TV weather dude with
Capped teeth and wavy hair,
Eager to transfer to sports,
Glanced at the studio screen
With the Doppler feed
And said, “Storm’s coming.”

Though he was wrong again,
Clarity never complained.

A long, black limo,
Last used for a funeral
Snaked into the parking lot
Just a few minutes late.

The candidate, a professional
In the dry cleaning business,
Was nice to look at
If you liked ‘em tall and wiry.
Gary Cooperish
At close range,
A yup and noper,
Never a groper;
But a natural in front
Of the right crowd.

“Today marks the beginning
Of the beginning,”
He said, striding to the podium.
Three of the younger women swooned,
Perhaps like their grandmothers did
When they saw Elvis for the first time
On the Ed Sullivan Show.
Or was it The Beatles?

The candidate’s latest wife
Enjoyed the outburst,
Sensing that
Everything was possible.
The money, the endless train
Of those prodding
And pushing,
Demanding to get aligned
With the future.

It was all working out.
There was nothing
That could
Derail their quest,
Nothing that could
Put a bullet in the head
Of their campaign.
Though the voters
Proved her wrong,
Clarity never complained.

“It was a time of confidences.”

Guy Crowley gazed
Out his apartment window,
Wondering if he should find
Another radio station.
The oldies were okay, for a while,
But some of those folk songs
Drove him kind of nuts.

Guy cut the coupon
Out of the Press Herald.
Wanted: Acting Tutor
For two children, twins,
12 years old.

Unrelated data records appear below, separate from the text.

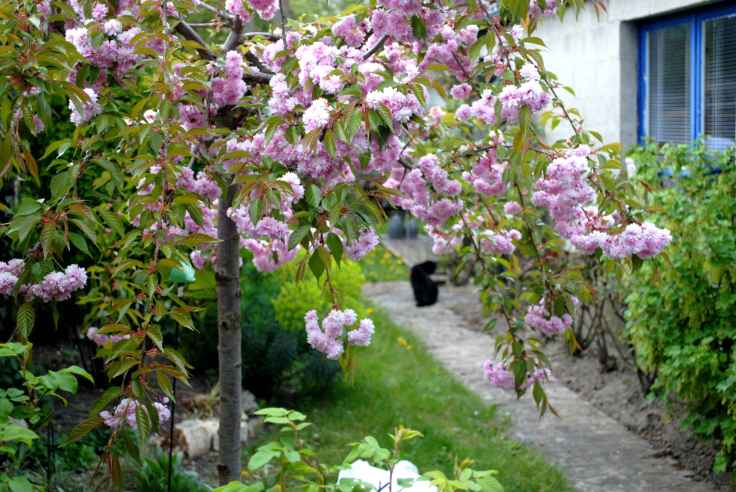 Patchwork Prunus Chat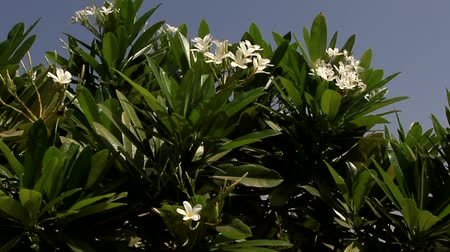 floriculture : India. The flowering shrub of Plumeria alba from Central America, is introduced in Southeast Asia. Stock Footage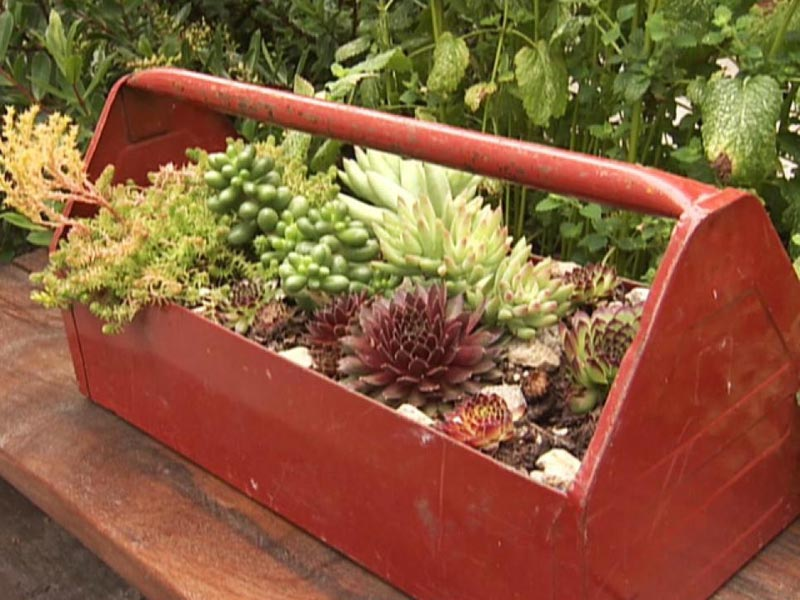 DIY Garden Projects and Ideas (2)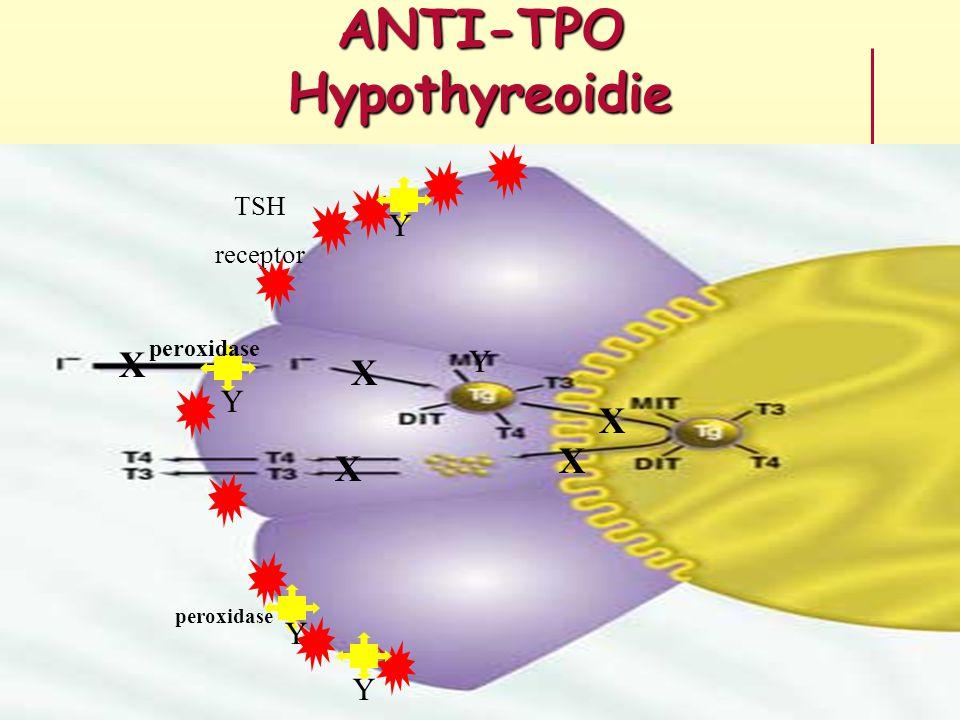 anti tpo schildklier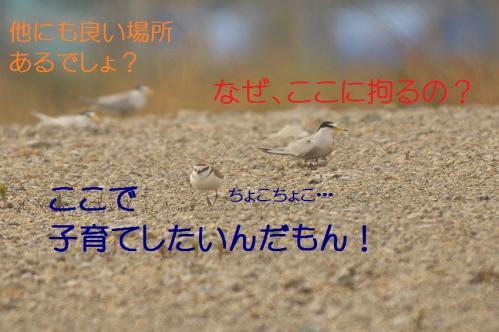 070_20130617213547.jpg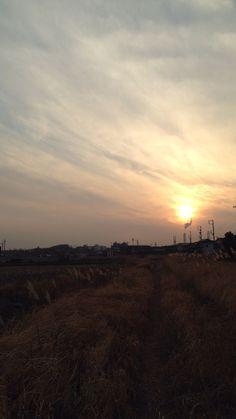 田んぼの散歩道、遠くに火力発電所の煙突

Brunswick.
207 779-3434.

“Calling about the ad,”
Guy said, after taking
A deep breath and
Using the exhale
To make the sound:
His stage voice
Loud and present.

Maybe that was
A factor.
Three days later
He met the mother
For coffee and passed
Inspection, the final hurdle.

Twice a week
For two months
He drove down
To Orr’s Island
And arrived by
9 a.m. Then, in the
downstairs rec room,
Jeff and Jenny Sprague
Gave Shakespeare
A run for his money.

“I don’t have a goal,”
Alice Sprague, the mother,
Had said. “They’re shy.
They don’t have companions.
I believe speaking verse
Will help. What do you think?”

Guy agreed, partly because
He thought it true, and partly
For the 25 bucks an hour Alice
Had mentioned, including lunch.

They were bashful,
No getting around it.
“Read the sonnets out loud,”
Alice had said the first day,
Grabbing her tennis gear
For her daily session
On the Bowdoin campus.

Eventually, Guy
Realized that he
Wasn’t so much a mentor,
As he was the new friend
And part-time sitter.
That’s what had
Actually been arranged.
But the money was good.
Clarity never complained.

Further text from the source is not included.